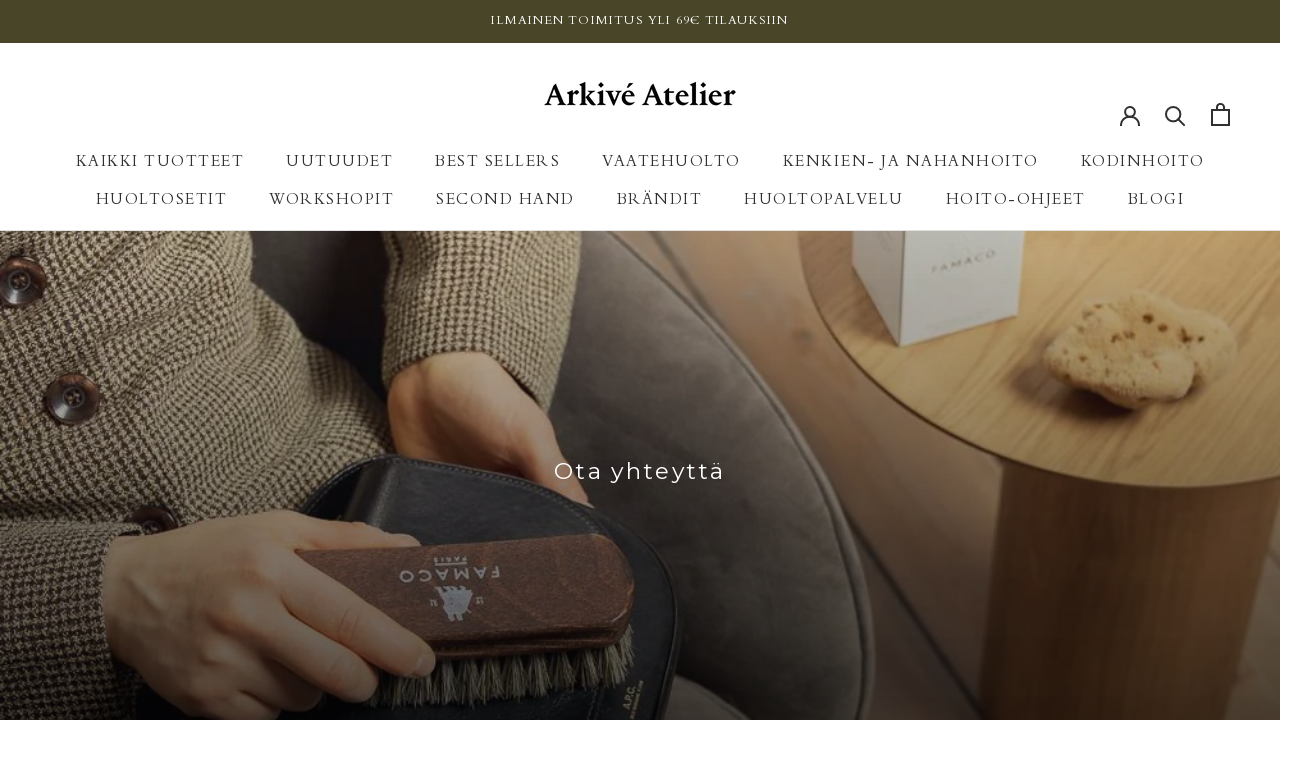

--- FILE ---
content_type: text/javascript
request_url: https://arkiveatelier.com/cdn/shop/t/3/assets/custom.js?v=51596886950599631451661502835
body_size: -793
content:
//# sourceMappingURL=/cdn/shop/t/3/assets/custom.js.map?v=51596886950599631451661502835
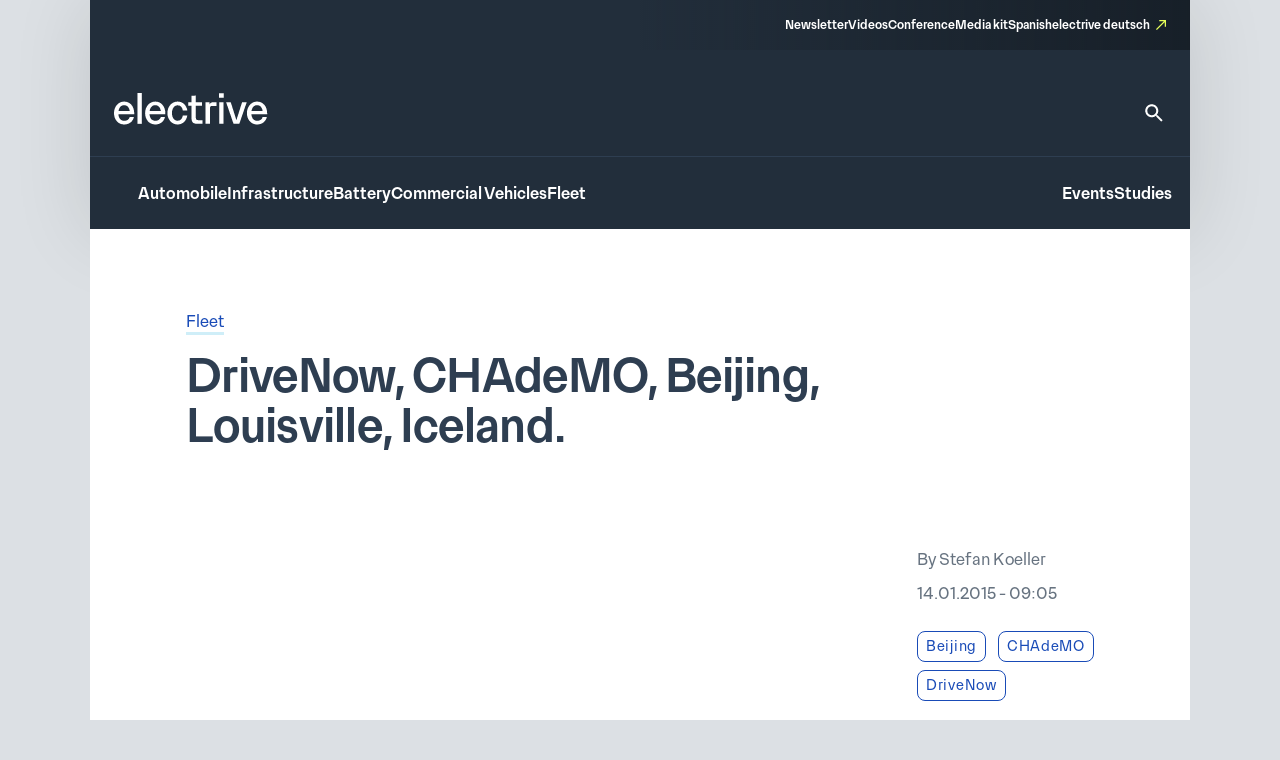

--- FILE ---
content_type: image/svg+xml
request_url: https://www.electrive.com/media/2023/09/Electrive-Product-Logo.svg
body_size: 785
content:
<?xml version="1.0" encoding="UTF-8"?> <svg xmlns="http://www.w3.org/2000/svg" width="154" height="32" viewBox="0 0 154 32" fill="none"><path d="M0 20.0634C0 13.8303 4.18144 8.56445 10.0929 8.56445C16.0044 8.56445 20.2249 13.2284 20.2249 20.4264V21.1915H4.38363C4.70528 25.0513 6.59382 27.8267 10.3755 27.8267C13.3117 27.8267 15.1198 26.2184 15.7241 23.9669H19.9055C18.9796 28.2701 15.4415 31.4866 10.1343 31.4866C3.98157 31.4866 0.00229974 26.4597 0.00229974 20.068L0 20.0634ZM15.7218 18.0922C15.3197 14.8343 13.4289 12.1417 10.0929 12.1417C7.03723 12.1417 5.02693 14.6344 4.5031 18.0922H15.7218Z" fill="white"></path><path d="M23.4668 0H27.8091V30.8393H23.4668V0Z" fill="white"></path><path d="M31.0991 20.0634C31.0991 13.8303 35.2806 8.56445 41.1897 8.56445C47.0989 8.56445 51.3217 13.2284 51.3217 20.4264V21.1915H35.4804C35.8021 25.0513 37.6906 27.8267 41.4723 27.8267C44.4085 27.8267 46.2166 26.2184 46.8209 23.9669H51.0023C50.0764 28.2701 46.5406 31.4866 41.2311 31.4866C35.0784 31.4866 31.0991 26.4597 31.0991 20.068V20.0634ZM46.8209 18.0922C46.4188 14.8343 44.528 12.1417 41.192 12.1417C38.1364 12.1417 36.126 14.6344 35.6022 18.0922H46.8209Z" fill="white"></path><path d="M53.4126 20.0224C53.4126 13.7502 57.6354 8.5625 63.5446 8.5625C69.0126 8.5625 72.3509 12.1811 73.3962 17.61H68.9345C68.2498 14.0305 66.3613 12.3028 63.5859 12.3028C60.2476 12.3028 57.957 15.6388 57.957 20.0224C57.957 24.7277 60.2499 27.742 63.5859 27.742C66.3613 27.742 68.1694 26.0533 68.8931 22.3934H73.3549C72.3095 27.8224 69.0126 31.48 63.5446 31.48C57.6331 31.48 53.4126 26.3336 53.4126 20.0201V20.0224Z" fill="white"></path><path d="M77.4953 24.647V12.8654H74.2788V9.20548H77.4953V2.81155L81.8376 2.57031V9.20548H87.9903V12.8654H81.8376V24.3253C81.8376 26.5355 82.2787 27.1811 84.5302 27.1811H88.5118V30.8387H83.7261C79.1036 30.8387 77.4953 29.3913 77.4953 24.647Z" fill="white"></path><path d="M91.6084 9.20703H95.59V11.2173C96.4745 9.76992 97.6003 9.20703 99.3693 9.20703H102.466V12.9864H97.9633C96.2746 12.9864 95.953 13.871 95.953 15.5183V30.838H91.6107V9.20703H91.6084Z" fill="white"></path><path d="M105.076 0.28125H109.699V4.70393H105.076V0.28125ZM105.237 9.20702H109.579V30.838H105.237V9.20702Z" fill="white"></path><path d="M112.112 9.20542H116.734L122.404 27.1374L128.114 9.16406H132.736L125.297 30.8363H119.546L112.107 9.20542H112.112Z" fill="white"></path><path d="M132.938 20.0634C132.938 13.8303 137.119 8.56445 143.03 8.56445C148.942 8.56445 153.162 13.2284 153.162 20.4264V21.1915H137.321C137.643 25.0513 139.531 27.8267 143.313 27.8267C146.249 27.8267 148.057 26.2184 148.662 23.9669H152.843C151.917 28.2701 148.379 31.4866 143.072 31.4866C136.919 31.4866 132.94 26.4597 132.94 20.068L132.938 20.0634ZM148.659 18.0922C148.257 14.8343 146.366 12.1417 143.03 12.1417C139.975 12.1417 137.964 14.6344 137.441 18.0922H148.659Z" fill="white"></path></svg>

## Task to carry out
Should a record include a picture, omit it from your copy and return the rest unchanged.

## Answer box
--- FILE ---
content_type: text/javascript
request_url: https://arkiveatelier.com/cdn/shop/t/3/assets/custom.js?v=51596886950599631451661502835
body_size: -793
content:
//# sourceMappingURL=/cdn/shop/t/3/assets/custom.js.map?v=51596886950599631451661502835

--- FILE ---
content_type: image/svg+xml
request_url: https://www.electrive.com/media/2023/09/Electrive-Product-Logo.svg
body_size: 785
content:
<?xml version="1.0" encoding="UTF-8"?> <svg xmlns="http://www.w3.org/2000/svg" width="154" height="32" viewBox="0 0 154 32" fill="none"><path d="M0 20.0634C0 13.8303 4.18144 8.56445 10.0929 8.56445C16.0044 8.56445 20.2249 13.2284 20.2249 20.4264V21.1915H4.38363C4.70528 25.0513 6.59382 27.8267 10.3755 27.8267C13.3117 27.8267 15.1198 26.2184 15.7241 23.9669H19.9055C18.9796 28.2701 15.4415 31.4866 10.1343 31.4866C3.98157 31.4866 0.00229974 26.4597 0.00229974 20.068L0 20.0634ZM15.7218 18.0922C15.3197 14.8343 13.4289 12.1417 10.0929 12.1417C7.03723 12.1417 5.02693 14.6344 4.5031 18.0922H15.7218Z" fill="white"></path><path d="M23.4668 0H27.8091V30.8393H23.4668V0Z" fill="white"></path><path d="M31.0991 20.0634C31.0991 13.8303 35.2806 8.56445 41.1897 8.56445C47.0989 8.56445 51.3217 13.2284 51.3217 20.4264V21.1915H35.4804C35.8021 25.0513 37.6906 27.8267 41.4723 27.8267C44.4085 27.8267 46.2166 26.2184 46.8209 23.9669H51.0023C50.0764 28.2701 46.5406 31.4866 41.2311 31.4866C35.0784 31.4866 31.0991 26.4597 31.0991 20.068V20.0634ZM46.8209 18.0922C46.4188 14.8343 44.528 12.1417 41.192 12.1417C38.1364 12.1417 36.126 14.6344 35.6022 18.0922H46.8209Z" fill="white"></path><path d="M53.4126 20.0224C53.4126 13.7502 57.6354 8.5625 63.5446 8.5625C69.0126 8.5625 72.3509 12.1811 73.3962 17.61H68.9345C68.2498 14.0305 66.3613 12.3028 63.5859 12.3028C60.2476 12.3028 57.957 15.6388 57.957 20.0224C57.957 24.7277 60.2499 27.742 63.5859 27.742C66.3613 27.742 68.1694 26.0533 68.8931 22.3934H73.3549C72.3095 27.8224 69.0126 31.48 63.5446 31.48C57.6331 31.48 53.4126 26.3336 53.4126 20.0201V20.0224Z" fill="white"></path><path d="M77.4953 24.647V12.8654H74.2788V9.20548H77.4953V2.81155L81.8376 2.57031V9.20548H87.9903V12.8654H81.8376V24.3253C81.8376 26.5355 82.2787 27.1811 84.5302 27.1811H88.5118V30.8387H83.7261C79.1036 30.8387 77.4953 29.3913 77.4953 24.647Z" fill="white"></path><path d="M91.6084 9.20703H95.59V11.2173C96.4745 9.76992 97.6003 9.20703 99.3693 9.20703H102.466V12.9864H97.9633C96.2746 12.9864 95.953 13.871 95.953 15.5183V30.838H91.6107V9.20703H91.6084Z" fill="white"></path><path d="M105.076 0.28125H109.699V4.70393H105.076V0.28125ZM105.237 9.20702H109.579V30.838H105.237V9.20702Z" fill="white"></path><path d="M112.112 9.20542H116.734L122.404 27.1374L128.114 9.16406H132.736L125.297 30.8363H119.546L112.107 9.20542H112.112Z" fill="white"></path><path d="M132.938 20.0634C132.938 13.8303 137.119 8.56445 143.03 8.56445C148.942 8.56445 153.162 13.2284 153.162 20.4264V21.1915H137.321C137.643 25.0513 139.531 27.8267 143.313 27.8267C146.249 27.8267 148.057 26.2184 148.662 23.9669H152.843C151.917 28.2701 148.379 31.4866 143.072 31.4866C136.919 31.4866 132.94 26.4597 132.94 20.068L132.938 20.0634ZM148.659 18.0922C148.257 14.8343 146.366 12.1417 143.03 12.1417C139.975 12.1417 137.964 14.6344 137.441 18.0922H148.659Z" fill="white"></path></svg>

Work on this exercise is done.